• **Your instructions**
Set each line of the data down exactly, please.

......

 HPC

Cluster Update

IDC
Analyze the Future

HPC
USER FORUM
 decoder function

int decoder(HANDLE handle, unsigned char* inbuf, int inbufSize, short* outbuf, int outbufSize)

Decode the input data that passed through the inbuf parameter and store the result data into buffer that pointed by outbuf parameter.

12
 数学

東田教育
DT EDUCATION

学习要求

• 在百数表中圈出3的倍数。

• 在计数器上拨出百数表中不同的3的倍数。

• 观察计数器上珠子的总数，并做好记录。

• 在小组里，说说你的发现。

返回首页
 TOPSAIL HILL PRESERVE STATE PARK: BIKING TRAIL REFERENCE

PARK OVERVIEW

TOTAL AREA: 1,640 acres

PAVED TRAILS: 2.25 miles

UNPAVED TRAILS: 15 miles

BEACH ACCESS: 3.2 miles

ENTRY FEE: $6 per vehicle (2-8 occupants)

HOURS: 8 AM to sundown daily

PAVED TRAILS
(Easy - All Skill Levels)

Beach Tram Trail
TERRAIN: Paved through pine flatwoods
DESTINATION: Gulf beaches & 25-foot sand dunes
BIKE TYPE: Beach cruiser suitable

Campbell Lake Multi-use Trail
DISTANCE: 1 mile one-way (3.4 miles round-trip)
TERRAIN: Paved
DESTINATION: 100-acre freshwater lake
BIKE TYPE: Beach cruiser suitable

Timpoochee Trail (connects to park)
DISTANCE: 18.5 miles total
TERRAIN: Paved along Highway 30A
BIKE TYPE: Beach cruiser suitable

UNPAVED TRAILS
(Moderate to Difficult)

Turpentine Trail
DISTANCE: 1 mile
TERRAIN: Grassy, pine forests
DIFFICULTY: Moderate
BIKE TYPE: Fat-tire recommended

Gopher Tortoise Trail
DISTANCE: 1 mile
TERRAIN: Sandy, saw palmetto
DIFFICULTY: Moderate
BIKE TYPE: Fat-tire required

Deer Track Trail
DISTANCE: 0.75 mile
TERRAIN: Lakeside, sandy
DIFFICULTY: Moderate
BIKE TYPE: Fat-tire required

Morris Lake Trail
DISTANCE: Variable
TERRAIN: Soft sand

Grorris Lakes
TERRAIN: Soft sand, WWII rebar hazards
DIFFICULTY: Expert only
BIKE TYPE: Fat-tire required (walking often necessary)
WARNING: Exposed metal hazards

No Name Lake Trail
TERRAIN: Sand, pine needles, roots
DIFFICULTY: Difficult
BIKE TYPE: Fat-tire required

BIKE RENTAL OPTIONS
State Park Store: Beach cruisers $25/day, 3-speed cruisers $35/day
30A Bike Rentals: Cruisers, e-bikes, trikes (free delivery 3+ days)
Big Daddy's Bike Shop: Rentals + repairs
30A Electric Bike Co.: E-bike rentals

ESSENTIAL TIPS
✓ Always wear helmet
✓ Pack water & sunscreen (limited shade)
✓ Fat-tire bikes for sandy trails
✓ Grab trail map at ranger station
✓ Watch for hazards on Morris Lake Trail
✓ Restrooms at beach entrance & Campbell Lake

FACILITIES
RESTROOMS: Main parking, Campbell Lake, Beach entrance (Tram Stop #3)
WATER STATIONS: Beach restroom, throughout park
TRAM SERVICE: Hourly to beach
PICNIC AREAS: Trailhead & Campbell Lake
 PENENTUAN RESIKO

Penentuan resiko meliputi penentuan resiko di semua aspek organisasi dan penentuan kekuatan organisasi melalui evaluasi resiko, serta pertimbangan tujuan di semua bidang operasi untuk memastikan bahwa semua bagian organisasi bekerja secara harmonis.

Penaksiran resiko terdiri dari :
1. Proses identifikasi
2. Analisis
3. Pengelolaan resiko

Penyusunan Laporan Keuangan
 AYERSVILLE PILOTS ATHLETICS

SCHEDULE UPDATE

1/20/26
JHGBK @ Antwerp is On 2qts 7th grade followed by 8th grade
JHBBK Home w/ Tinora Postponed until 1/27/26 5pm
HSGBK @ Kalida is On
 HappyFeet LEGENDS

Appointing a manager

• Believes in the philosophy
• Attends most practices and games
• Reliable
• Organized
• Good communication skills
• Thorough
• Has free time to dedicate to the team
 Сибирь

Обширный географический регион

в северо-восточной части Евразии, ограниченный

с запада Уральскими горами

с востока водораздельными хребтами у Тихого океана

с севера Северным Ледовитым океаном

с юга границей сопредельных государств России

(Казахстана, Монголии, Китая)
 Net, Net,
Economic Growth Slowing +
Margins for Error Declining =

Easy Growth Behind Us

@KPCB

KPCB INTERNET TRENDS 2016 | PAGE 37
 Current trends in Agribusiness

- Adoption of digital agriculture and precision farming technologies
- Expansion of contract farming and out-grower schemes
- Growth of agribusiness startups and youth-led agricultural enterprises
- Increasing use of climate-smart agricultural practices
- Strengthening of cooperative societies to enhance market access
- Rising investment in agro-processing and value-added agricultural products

......

• **Written response**
 HPC

Cluster Update

IDC
Analyze the Future

HPC
USER FORUM
 decoder function

int decoder(HANDLE handle, unsigned char* inbuf, int inbufSize, short* outbuf, int outbufSize)

Decode the input data that passed through the inbuf parameter and store the result data into buffer that pointed by outbuf parameter.

12
 数学

東田教育
DT EDUCATION

学习要求

• 在百数表中圈出3的倍数。

• 在计数器上拨出百数表中不同的3的倍数。

• 观察计数器上珠子的总数，并做好记录。

• 在小组里，说说你的发现。

返回首页
 TOPSAIL HILL PRESERVE STATE PARK: BIKING TRAIL REFERENCE

PARK OVERVIEW

TOTAL AREA: 1,640 acres

PAVED TRAILS: 2.25 miles

UNPAVED TRAILS: 15 miles

BEACH ACCESS: 3.2 miles

ENTRY FEE: $6 per vehicle (2-8 occupants)

HOURS: 8 AM to sundown daily

PAVED TRAILS
(Easy - All Skill Levels)

Beach Tram Trail
TERRAIN: Paved through pine flatwoods
DESTINATION: Gulf beaches & 25-foot sand dunes
BIKE TYPE: Beach cruiser suitable

Campbell Lake Multi-use Trail
DISTANCE: 1 mile one-way (3.4 miles round-trip)
TERRAIN: Paved
DESTINATION: 100-acre freshwater lake
BIKE TYPE: Beach cruiser suitable

Timpoochee Trail (connects to park)
DISTANCE: 18.5 miles total
TERRAIN: Paved along Highway 30A
BIKE TYPE: Beach cruiser suitable

UNPAVED TRAILS
(Moderate to Difficult)

Turpentine Trail
DISTANCE: 1 mile
TERRAIN: Grassy, pine forests
DIFFICULTY: Moderate
BIKE TYPE: Fat-tire recommended

Gopher Tortoise Trail
DISTANCE: 1 mile
TERRAIN: Sandy, saw palmetto
DIFFICULTY: Moderate
BIKE TYPE: Fat-tire required

Deer Track Trail
DISTANCE: 0.75 mile
TERRAIN: Lakeside, sandy
DIFFICULTY: Moderate
BIKE TYPE: Fat-tire required

Morris Lake Trail
DISTANCE: Variable
TERRAIN: Soft sand

Grorris Lakes
TERRAIN: Soft sand, WWII rebar hazards
DIFFICULTY: Expert only
BIKE TYPE: Fat-tire required (walking often necessary)
WARNING: Exposed metal hazards

No Name Lake Trail
TERRAIN: Sand, pine needles, roots
DIFFICULTY: Difficult
BIKE TYPE: Fat-tire required

BIKE RENTAL OPTIONS
State Park Store: Beach cruisers $25/day, 3-speed cruisers $35/day
30A Bike Rentals: Cruisers, e-bikes, trikes (free delivery 3+ days)
Big Daddy's Bike Shop: Rentals + repairs
30A Electric Bike Co.: E-bike rentals

ESSENTIAL TIPS
✓ Always wear helmet
✓ Pack water & sunscreen (limited shade)
✓ Fat-tire bikes for sandy trails
✓ Grab trail map at ranger station
✓ Watch for hazards on Morris Lake Trail
✓ Restrooms at beach entrance & Campbell Lake

FACILITIES
RESTROOMS: Main parking, Campbell Lake, Beach entrance (Tram Stop #3)
WATER STATIONS: Beach restroom, throughout park
TRAM SERVICE: Hourly to beach
PICNIC AREAS: Trailhead & Campbell Lake
 PENENTUAN RESIKO

Penentuan resiko meliputi penentuan resiko di semua aspek organisasi dan penentuan kekuatan organisasi melalui evaluasi resiko, serta pertimbangan tujuan di semua bidang operasi untuk memastikan bahwa semua bagian organisasi bekerja secara harmonis.

Penaksiran resiko terdiri dari :
1. Proses identifikasi
2. Analisis
3. Pengelolaan resiko

Penyusunan Laporan Keuangan
 AYERSVILLE PILOTS ATHLETICS

SCHEDULE UPDATE

1/20/26
JHGBK @ Antwerp is On 2qts 7th grade followed by 8th grade
JHBBK Home w/ Tinora Postponed until 1/27/26 5pm
HSGBK @ Kalida is On
 HappyFeet LEGENDS

Appointing a manager

• Believes in the philosophy
• Attends most practices and games
• Reliable
• Organized
• Good communication skills
• Thorough
• Has free time to dedicate to the team
 Сибирь

Обширный географический регион

в северо-восточной части Евразии, ограниченный

с запада Уральскими горами

с востока водораздельными хребтами у Тихого океана

с севера Северным Ледовитым океаном

с юга границей сопредельных государств России

(Казахстана, Монголии, Китая)
 Net, Net,
Economic Growth Slowing +
Margins for Error Declining =

Easy Growth Behind Us

@KPCB

KPCB INTERNET TRENDS 2016 | PAGE 37
 Current trends in Agribusiness

- Adoption of digital agriculture and precision farming technologies
- Expansion of contract farming and out-grower schemes
- Growth of agribusiness startups and youth-led agricultural enterprises
- Increasing use of climate-smart agricultural practices
- Strengthening of cooperative societies to enhance market access
- Rising investment in agro-processing and value-added agricultural products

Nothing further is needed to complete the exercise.